• [Task details] Every record should be written out exactly, with the pictures left out.

• [Data rows]

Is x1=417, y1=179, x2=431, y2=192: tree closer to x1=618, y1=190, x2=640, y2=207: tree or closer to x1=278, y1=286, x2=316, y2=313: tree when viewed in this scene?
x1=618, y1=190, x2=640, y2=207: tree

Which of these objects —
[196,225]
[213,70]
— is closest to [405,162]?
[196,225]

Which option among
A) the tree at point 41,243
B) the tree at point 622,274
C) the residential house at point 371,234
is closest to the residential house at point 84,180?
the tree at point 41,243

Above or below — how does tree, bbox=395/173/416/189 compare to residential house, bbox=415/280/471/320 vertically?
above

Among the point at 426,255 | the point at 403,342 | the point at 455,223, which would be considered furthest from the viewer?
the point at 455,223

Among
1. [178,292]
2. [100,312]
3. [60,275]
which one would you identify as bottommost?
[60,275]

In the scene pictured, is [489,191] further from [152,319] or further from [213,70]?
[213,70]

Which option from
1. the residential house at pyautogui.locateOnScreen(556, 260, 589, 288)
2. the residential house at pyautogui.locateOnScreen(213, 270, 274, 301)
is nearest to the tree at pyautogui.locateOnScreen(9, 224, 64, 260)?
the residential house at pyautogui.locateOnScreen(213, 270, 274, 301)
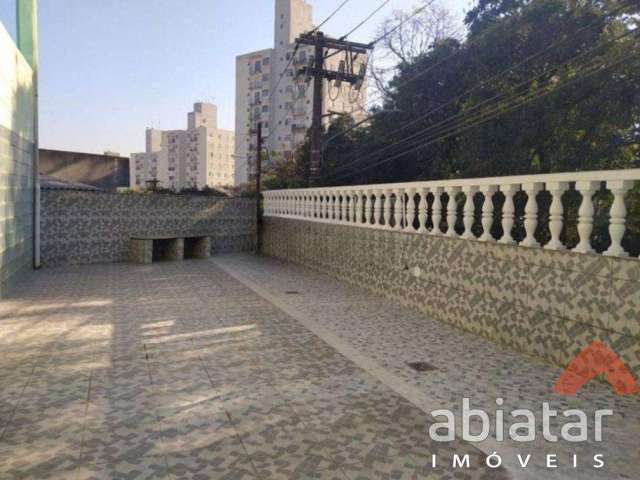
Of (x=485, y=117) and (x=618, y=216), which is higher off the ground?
(x=485, y=117)

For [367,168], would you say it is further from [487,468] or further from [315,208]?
[487,468]

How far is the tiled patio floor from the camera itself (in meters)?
2.65

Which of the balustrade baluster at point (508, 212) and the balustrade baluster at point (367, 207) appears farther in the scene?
Answer: the balustrade baluster at point (367, 207)

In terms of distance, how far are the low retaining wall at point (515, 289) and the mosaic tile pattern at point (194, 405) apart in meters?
1.75

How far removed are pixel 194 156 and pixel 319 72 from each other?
71.0m

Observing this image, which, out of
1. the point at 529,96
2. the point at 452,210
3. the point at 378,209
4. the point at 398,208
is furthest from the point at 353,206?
the point at 529,96

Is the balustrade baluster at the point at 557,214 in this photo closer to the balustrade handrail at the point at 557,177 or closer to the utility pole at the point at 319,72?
the balustrade handrail at the point at 557,177

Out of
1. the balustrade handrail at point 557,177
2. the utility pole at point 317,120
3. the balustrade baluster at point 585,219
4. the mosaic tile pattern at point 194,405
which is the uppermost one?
the utility pole at point 317,120

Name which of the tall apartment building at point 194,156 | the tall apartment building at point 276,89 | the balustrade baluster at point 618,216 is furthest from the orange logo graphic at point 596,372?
the tall apartment building at point 194,156

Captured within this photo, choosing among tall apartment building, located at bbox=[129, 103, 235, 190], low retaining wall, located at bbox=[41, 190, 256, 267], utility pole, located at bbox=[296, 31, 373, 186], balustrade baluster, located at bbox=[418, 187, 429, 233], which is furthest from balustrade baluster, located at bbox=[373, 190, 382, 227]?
tall apartment building, located at bbox=[129, 103, 235, 190]

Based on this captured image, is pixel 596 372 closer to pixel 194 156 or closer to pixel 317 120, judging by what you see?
pixel 317 120

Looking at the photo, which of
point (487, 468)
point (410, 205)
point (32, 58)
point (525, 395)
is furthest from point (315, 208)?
point (487, 468)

• [Task response]
Is x1=417, y1=179, x2=431, y2=192: tree closer to x1=618, y1=190, x2=640, y2=207: tree or closer to x1=278, y1=286, x2=316, y2=313: tree when viewed in this scene?
x1=618, y1=190, x2=640, y2=207: tree

Which of these objects —
[196,225]
[213,70]
— is closest to [405,162]?
[196,225]

Which option among
A) the tree at point 41,243
B) the tree at point 622,274
C) the residential house at point 371,234
is closest to the residential house at point 84,180?
the tree at point 41,243

Above or below — how does tree, bbox=395/173/416/189 compare to residential house, bbox=415/280/471/320 vertically?
above

Among the point at 426,255 | the point at 403,342 | the point at 455,223, which would be considered furthest from the viewer?
the point at 455,223

Among
1. [178,292]
2. [100,312]
3. [60,275]
which one would you identify as bottommost?
[60,275]

In the scene pictured, is [489,191] further from [152,319] or further from [213,70]?
[213,70]

Which option from
1. the residential house at pyautogui.locateOnScreen(556, 260, 589, 288)
2. the residential house at pyautogui.locateOnScreen(213, 270, 274, 301)
is nearest to the tree at pyautogui.locateOnScreen(9, 224, 64, 260)?
the residential house at pyautogui.locateOnScreen(213, 270, 274, 301)
Of (x=485, y=117) and (x=618, y=216), which is higher off the ground?
(x=485, y=117)

For [367,168], would you say it is further from [487,468] or further from [315,208]?
[487,468]

How far is the tiled patio floor from the camera itself (in meters)?
2.65

Which of the balustrade baluster at point (508, 212) and the balustrade baluster at point (367, 207) appears farther in the scene?
Answer: the balustrade baluster at point (367, 207)

In terms of distance, how far are the low retaining wall at point (515, 289) and the mosaic tile pattern at point (194, 405) apart in meters?
1.75

How far removed are pixel 194 156 and pixel 319 72 from each other?
71.0m

Observing this image, which, out of
1. the point at 529,96
2. the point at 452,210
3. the point at 378,209
4. the point at 398,208
is furthest from the point at 353,206?
the point at 529,96

Is the balustrade baluster at the point at 557,214 in this photo closer to the balustrade handrail at the point at 557,177 or closer to the utility pole at the point at 319,72?
the balustrade handrail at the point at 557,177

Out of
1. the balustrade handrail at point 557,177
2. the utility pole at point 317,120
3. the balustrade baluster at point 585,219
4. the mosaic tile pattern at point 194,405
which is the uppermost one?
the utility pole at point 317,120

Name which of the tall apartment building at point 194,156 | the tall apartment building at point 276,89 | the balustrade baluster at point 618,216 is furthest from the orange logo graphic at point 596,372?
the tall apartment building at point 194,156

Captured within this photo, choosing among tall apartment building, located at bbox=[129, 103, 235, 190], low retaining wall, located at bbox=[41, 190, 256, 267], utility pole, located at bbox=[296, 31, 373, 186], balustrade baluster, located at bbox=[418, 187, 429, 233], which is furthest from balustrade baluster, located at bbox=[373, 190, 382, 227]?
tall apartment building, located at bbox=[129, 103, 235, 190]

Based on this captured image, is pixel 596 372 closer to pixel 194 156 or closer to pixel 317 120, judging by what you see?
pixel 317 120

Looking at the photo, which of
point (487, 468)
point (410, 205)
point (32, 58)
point (525, 395)
is furthest from point (315, 208)?
point (487, 468)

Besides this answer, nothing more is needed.